The Douugh Limited (ASX: DOU) share price remains suspended on Monday as it continues its correspondence with ASX Ltd (ASX: ASX) in respect to potential breaches of its recent placement and backdoor listing transaction.
However, this afternoon the company has released details on the queries that the stock exchange operator has made and also its answers to them.
What did Douugh say?
A lot was asked of and answered by Douugh in this release, but the main takeaway was that the parents of director Bert Mondello were issued a significant number of shares in breach of listing rule 10.11 before selling them for a big profit.
According to the release, corporate lawyer Steinepreis Paganin has reviewed its re-compliance register and found that Mr Mondello's parents were issued 3.35 million Douugh shares for 3 cents per share in a re-compliance capital raising. 3,117,500 of these shares were sold in October for a profit of $200,470.

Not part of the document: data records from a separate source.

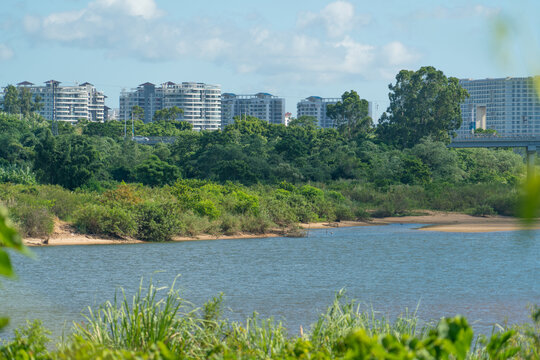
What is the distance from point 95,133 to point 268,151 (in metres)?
23.0

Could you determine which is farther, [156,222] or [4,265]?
[156,222]

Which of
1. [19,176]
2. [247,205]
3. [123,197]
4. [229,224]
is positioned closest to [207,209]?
[229,224]

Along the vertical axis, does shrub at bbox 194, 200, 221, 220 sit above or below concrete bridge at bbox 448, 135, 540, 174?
below

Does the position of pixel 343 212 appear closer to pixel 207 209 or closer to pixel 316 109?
pixel 207 209

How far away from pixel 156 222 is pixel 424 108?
114 feet

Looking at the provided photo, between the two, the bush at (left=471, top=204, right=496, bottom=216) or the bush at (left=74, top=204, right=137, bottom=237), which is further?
the bush at (left=471, top=204, right=496, bottom=216)

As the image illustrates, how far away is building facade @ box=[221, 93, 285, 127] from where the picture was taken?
17100 centimetres

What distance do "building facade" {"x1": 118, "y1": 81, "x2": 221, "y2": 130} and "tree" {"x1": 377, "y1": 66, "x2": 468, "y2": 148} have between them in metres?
104

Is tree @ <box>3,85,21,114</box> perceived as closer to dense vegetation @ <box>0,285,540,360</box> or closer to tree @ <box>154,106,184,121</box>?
tree @ <box>154,106,184,121</box>

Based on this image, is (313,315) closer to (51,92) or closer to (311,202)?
(311,202)

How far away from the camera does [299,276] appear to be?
2272cm

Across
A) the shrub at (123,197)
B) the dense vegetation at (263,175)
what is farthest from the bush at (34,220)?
the shrub at (123,197)

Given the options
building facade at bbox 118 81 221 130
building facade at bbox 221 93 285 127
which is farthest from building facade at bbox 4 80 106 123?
building facade at bbox 221 93 285 127

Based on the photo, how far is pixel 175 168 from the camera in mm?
42781
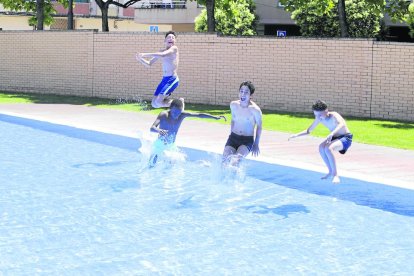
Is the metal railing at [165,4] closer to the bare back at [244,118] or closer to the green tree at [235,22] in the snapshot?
the green tree at [235,22]

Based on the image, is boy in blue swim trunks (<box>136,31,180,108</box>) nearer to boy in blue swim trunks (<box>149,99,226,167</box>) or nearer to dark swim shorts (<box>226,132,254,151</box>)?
boy in blue swim trunks (<box>149,99,226,167</box>)

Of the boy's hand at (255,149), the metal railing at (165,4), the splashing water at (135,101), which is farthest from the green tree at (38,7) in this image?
the boy's hand at (255,149)

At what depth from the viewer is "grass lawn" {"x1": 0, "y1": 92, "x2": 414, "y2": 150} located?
50.6 feet

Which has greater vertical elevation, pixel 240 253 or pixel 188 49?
pixel 188 49

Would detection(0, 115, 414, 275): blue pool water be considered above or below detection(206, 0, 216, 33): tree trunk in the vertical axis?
below

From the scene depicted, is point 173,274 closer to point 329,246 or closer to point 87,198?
point 329,246

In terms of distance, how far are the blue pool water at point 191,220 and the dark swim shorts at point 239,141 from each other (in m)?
0.64

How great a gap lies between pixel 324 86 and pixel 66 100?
924 cm

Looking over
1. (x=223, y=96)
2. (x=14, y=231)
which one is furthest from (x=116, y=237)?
(x=223, y=96)

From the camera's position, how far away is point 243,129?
10.8m

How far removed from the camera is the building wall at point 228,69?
20.1 m

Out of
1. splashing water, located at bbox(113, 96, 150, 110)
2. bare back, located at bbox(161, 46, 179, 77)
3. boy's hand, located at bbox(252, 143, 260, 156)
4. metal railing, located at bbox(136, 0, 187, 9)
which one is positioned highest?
metal railing, located at bbox(136, 0, 187, 9)

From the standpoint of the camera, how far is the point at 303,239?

The parents received a further 422,727 shares for 22 cents per share during its recent placement, which was announced along with its deal with Humm Group Ltd (ASX: HUM) in December. The Douugh share price ended that day at 29 cents, which was 32% higher than the placement price.
These compliance breaches certainly aren't a good look for a company that was until recently calling itself a neobank.

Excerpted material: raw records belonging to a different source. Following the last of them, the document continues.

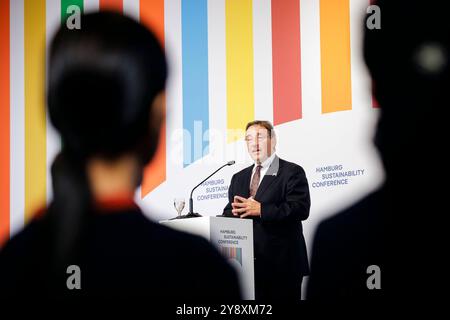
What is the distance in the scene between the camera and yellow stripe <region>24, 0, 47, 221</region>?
19.6ft

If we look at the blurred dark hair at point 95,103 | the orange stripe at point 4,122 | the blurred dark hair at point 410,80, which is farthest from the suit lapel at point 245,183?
the orange stripe at point 4,122

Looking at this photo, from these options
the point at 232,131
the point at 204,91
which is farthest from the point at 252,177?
the point at 204,91

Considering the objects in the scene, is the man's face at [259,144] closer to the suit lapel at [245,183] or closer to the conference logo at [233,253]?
the suit lapel at [245,183]

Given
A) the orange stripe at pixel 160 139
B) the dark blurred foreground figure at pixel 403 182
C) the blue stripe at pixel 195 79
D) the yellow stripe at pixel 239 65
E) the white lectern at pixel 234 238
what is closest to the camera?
the dark blurred foreground figure at pixel 403 182

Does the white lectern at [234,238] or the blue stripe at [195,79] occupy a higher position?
the blue stripe at [195,79]

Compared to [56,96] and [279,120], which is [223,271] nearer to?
[279,120]

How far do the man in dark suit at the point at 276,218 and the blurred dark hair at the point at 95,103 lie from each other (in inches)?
32.5

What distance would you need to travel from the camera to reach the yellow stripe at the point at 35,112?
5.96 meters

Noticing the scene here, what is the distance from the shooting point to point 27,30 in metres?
6.18

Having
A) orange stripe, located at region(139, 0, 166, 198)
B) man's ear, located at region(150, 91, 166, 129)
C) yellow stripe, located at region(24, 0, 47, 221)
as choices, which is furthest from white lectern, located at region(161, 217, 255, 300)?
yellow stripe, located at region(24, 0, 47, 221)

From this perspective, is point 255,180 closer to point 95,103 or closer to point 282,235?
point 282,235

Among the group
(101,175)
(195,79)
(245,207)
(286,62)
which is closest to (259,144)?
(245,207)
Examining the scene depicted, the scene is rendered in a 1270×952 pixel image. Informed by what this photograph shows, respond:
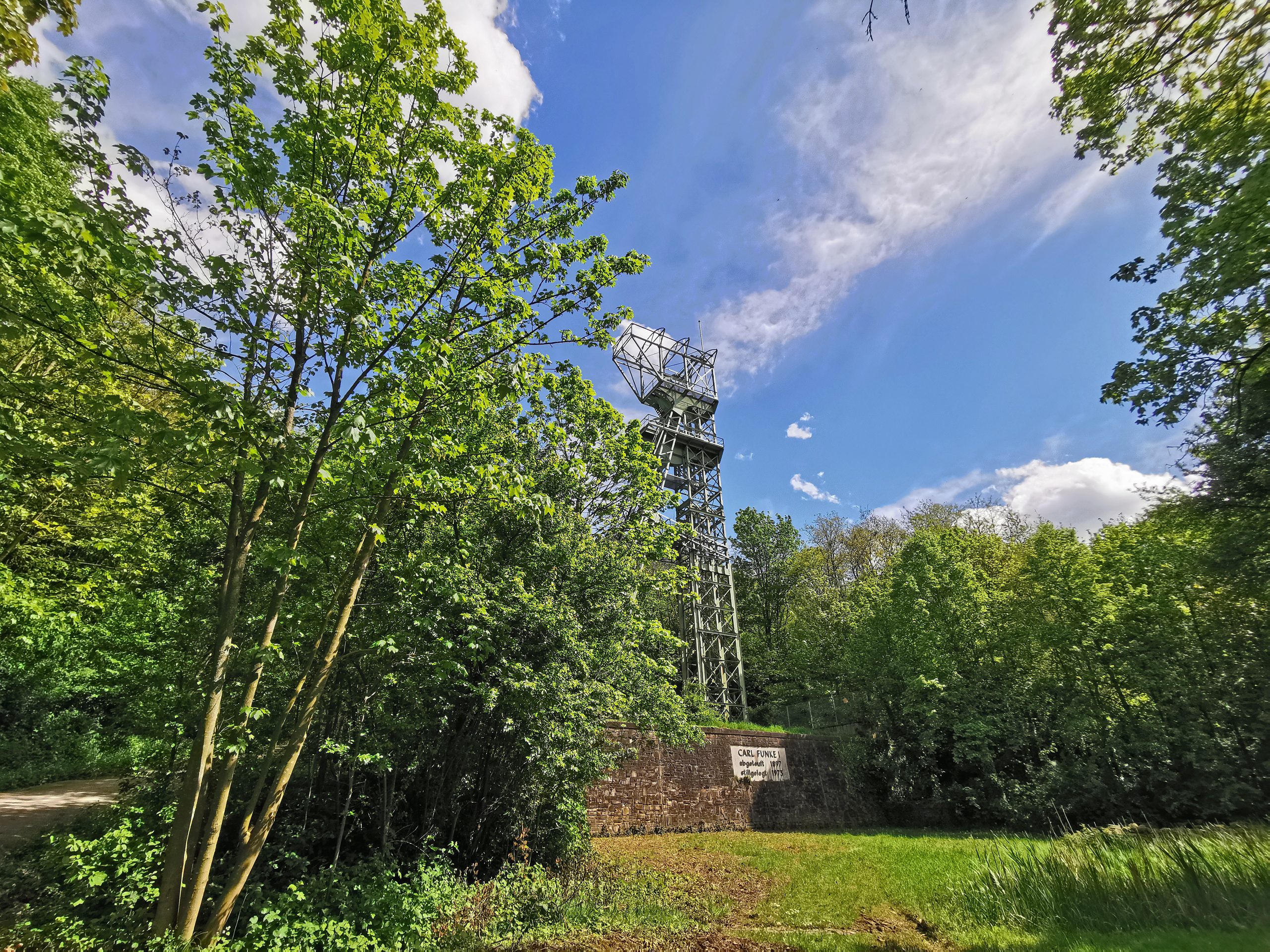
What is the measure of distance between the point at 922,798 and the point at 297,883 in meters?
17.7

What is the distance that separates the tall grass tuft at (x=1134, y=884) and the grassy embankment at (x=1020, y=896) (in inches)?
0.6

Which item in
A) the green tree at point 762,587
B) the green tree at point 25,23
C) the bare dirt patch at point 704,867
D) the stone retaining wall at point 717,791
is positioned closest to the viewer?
the green tree at point 25,23

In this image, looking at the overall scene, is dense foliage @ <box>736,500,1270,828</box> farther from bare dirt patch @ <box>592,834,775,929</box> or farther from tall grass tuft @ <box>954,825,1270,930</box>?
bare dirt patch @ <box>592,834,775,929</box>

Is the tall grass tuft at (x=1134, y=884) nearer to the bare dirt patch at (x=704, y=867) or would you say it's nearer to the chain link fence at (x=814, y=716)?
the bare dirt patch at (x=704, y=867)

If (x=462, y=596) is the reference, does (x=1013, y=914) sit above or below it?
below

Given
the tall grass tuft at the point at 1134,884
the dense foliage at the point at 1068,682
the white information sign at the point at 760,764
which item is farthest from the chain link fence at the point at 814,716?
the tall grass tuft at the point at 1134,884

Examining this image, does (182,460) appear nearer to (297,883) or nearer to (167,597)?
(297,883)

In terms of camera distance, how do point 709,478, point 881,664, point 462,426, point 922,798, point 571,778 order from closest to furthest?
1. point 462,426
2. point 571,778
3. point 922,798
4. point 881,664
5. point 709,478

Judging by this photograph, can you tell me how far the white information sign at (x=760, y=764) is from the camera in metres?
15.7

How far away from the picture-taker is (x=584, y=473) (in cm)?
1005

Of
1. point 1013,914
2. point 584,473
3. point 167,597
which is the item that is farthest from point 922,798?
point 167,597

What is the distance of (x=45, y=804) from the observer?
942 centimetres

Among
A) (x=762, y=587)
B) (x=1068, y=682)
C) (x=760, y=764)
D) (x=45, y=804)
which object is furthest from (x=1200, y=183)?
(x=762, y=587)

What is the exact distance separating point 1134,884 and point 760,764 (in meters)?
11.1
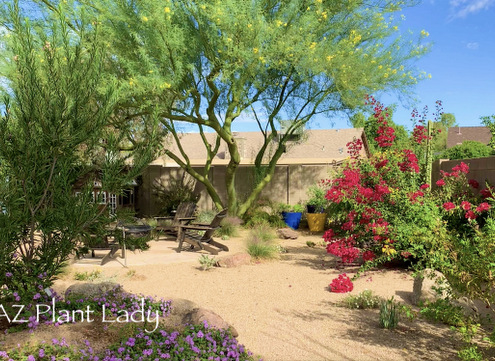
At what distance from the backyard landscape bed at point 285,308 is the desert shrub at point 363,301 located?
12cm

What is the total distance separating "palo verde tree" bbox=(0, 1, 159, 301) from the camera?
321 cm

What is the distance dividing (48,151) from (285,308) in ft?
10.2

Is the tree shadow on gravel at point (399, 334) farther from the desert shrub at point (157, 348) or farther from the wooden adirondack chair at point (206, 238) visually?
the wooden adirondack chair at point (206, 238)

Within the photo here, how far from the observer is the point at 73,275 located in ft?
20.1

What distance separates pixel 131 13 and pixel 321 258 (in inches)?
303

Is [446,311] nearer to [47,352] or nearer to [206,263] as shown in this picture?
[47,352]

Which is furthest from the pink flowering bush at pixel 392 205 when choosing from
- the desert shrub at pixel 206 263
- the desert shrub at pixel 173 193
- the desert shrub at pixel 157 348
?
the desert shrub at pixel 173 193

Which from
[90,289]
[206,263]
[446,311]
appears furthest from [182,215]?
[446,311]

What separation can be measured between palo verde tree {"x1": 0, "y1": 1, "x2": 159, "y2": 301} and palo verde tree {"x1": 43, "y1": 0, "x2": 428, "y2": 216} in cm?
639

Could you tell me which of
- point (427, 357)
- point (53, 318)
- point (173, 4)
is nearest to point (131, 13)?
point (173, 4)

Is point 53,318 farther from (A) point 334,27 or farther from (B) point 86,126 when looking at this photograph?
(A) point 334,27

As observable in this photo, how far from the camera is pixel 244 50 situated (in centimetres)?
1026

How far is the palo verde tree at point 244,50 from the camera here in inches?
396

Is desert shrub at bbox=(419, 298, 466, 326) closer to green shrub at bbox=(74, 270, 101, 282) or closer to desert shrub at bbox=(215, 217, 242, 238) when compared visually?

Douugh's shares will remain suspended while the ASX's enquiries continue.
What is Douugh?
Douugh is a financial wellness app provider aiming to disrupt the business model of banking.
As things stand, however, it is unclear how many users the company has for its app, which is available in Apple's App Store with a 3.9 star rating from 54 reviews.
What else remains unclear is just how the company is going to differentiate itself in a crowded financial wellness market filled with other apps that arguably have stronger features and better ratings such as Humaniti.